● **Source document**
For European cars with cmb_ecall (assist) and hu_cic (I have not tried other headunits)

Live:
http://www.bimmerfest.com/forums/showpost.php?p=8195146&postcount=45

Live and internet:
http://www.bimmerfest.com/forums/showpost.php?p=8128750&postcount=13


----------



## guillaume.db (Feb 12, 2014)

Thx
I will try this tomorrow...
Regards


----------



## guillaume.db (Feb 12, 2014)

Hello
I have a problem with BMW Online and Internet activation on my French 2012 F20 BMW.
I have tried to do : http://www.bimmerfest.com/forums/showpost.php?p=8128750&postcount=13

To change FA, could you confirm that I need to push on "EDIT" button under "Vehicule Order :", go to FAList/FA/FZAuftrag/Header and edit "Vinlong=......" line with the new VIN ?
After that, save and activate again FA and "Code FDL" ?

I have tried with your 3 different VIN

With some, BMW Online says that I need to activate bluetooth data services, with other it says "activation in progress" but nothing happen
Internet says "Unnavalaible in your country" or "activate bluetooth data services"

On my car, by default "ONLINE_BROWSER_LIVE" where on "Nitch_aktiv"
I have tried with "Aktiv" without success :/

Could you help me ? I'm lost 

Sorry for my bad english...


----------



## mgarciah (Sep 23, 2012)

I assume that you have the bluetooth working fine and that your phone or service provider allows you to make tethering, once you have this you have to aktiv the ONLINE_BROWSER_LIVE, everytime you make any change on your programming I suggest you to erase the phone and pair it again, once you paired it you must be caapable to check the Data services for your phone, if you don't have this you have to solve it before continue, if you have all this done, and at least for my E70, BMW will check if your VIN is allowed to access Internet, this is why the system get stuck activating the service, for this you must save a VIN that was authorized from BMW to access the Internet, check my thread at bmwcoding to save a VIN using tool32, I don't know if this is going to work on a F20, but chances are.

● **Tasks to perform**
1. In the BMW coding forum thread, what car is guillaume.db having trouble activating BMW Online and Internet on?
2. Transcribe everything in the BMW coding forum thread from "Sorry for my" down to "but chances are.".

● **Data excerpt**
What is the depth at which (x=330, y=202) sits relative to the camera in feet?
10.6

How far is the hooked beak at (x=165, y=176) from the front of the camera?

● **Task-by-task answers**
1. A French 2012 F20 BMW.

2.
Sorry for my bad english...


----------



## mgarciah (Sep 23, 2012)

I assume that you have the bluetooth working fine and that your phone or service provider allows you to make tethering, once you have this you have to aktiv the ONLINE_BROWSER_LIVE, everytime you make any change on your programming I suggest you to erase the phone and pair it again, once you paired it you must be caapable to check the Data services for your phone, if you don't have this you have to solve it before continue, if you have all this done, and at least for my E70, BMW will check if your VIN is allowed to access Internet, this is why the system get stuck activating the service, for this you must save a VIN that was authorized from BMW to access the Internet, check my thread at bmwcoding to save a VIN using tool32, I don't know if this is going to work on a F20, but chances are.